Medium: Scratch on polyester-based super glossy color paper, knife & ruler, enamel, UV varnish, Saitec
Critic's Note: Geometric-knife Drawing series
The artist is involved in geometric drawings that extend the methodology of digital print and the subtleties in digitally produced color and texture to new levels by human touch. These drawings are made of thousands of straight lines scratched directly on photographs with a knife and ruler. In order to create these drawings, the surface material is removed and discovered, rather than accumulated.
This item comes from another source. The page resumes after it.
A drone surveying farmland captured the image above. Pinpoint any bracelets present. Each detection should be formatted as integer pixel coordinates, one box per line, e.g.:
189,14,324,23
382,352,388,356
These "knifing" drawings dismantle the traditional boundaries between drawing, sculpture, and photography. They were created through knifing actions, in which the body's relationship to material (photograph) is explored through a knife and ruler. An exploration of the invisible structural characteristics, which are under the surface of photographs, is a major theme. The drawings overturn traditional definitions of photography, separating the scratched lines from the conventional photographic surface (exposure) to construct new readings of narrative and space. The methodology with which this is achieved can be described as follows:
"I tear off the photograph’s surface very carefully with the tip of a knife following a ruler and create a very thin horizontal line, much like the lines of a print. I use abstract photographs and erase instantaneously recognizable images by enlargement and throwing them out of focus. Much like laser eye surgery, I control the angle of a knife and depth of digging and vary the intervals between the lines through the weakening and hardening of scratching. "
Digital printing has had a great impact on the artist's visual art practice as a motif. Especially, the methodology and its linear subtlety have dramatically widened the dimensions of his experimental expression about drawing, adding new methods of production, dissemination, interaction, and response, and extending the boundaries of his work. Cho's work attempts to critique the social aspects of electronic culture as well as to expand the creative possibilities for traditional subjects and forms. However it will explore the digital age not as something external to us, residing solely in technological objects or in a kind of 'techno' style, but rather as a constellation of physical, emotional, and cognitive phenomena which have transformed aspects of human experience.
Artist's Education: Pratt Institute, NY, USA. M.F.A., Painting.Seoul National University. Korea. B.F.A., Painting.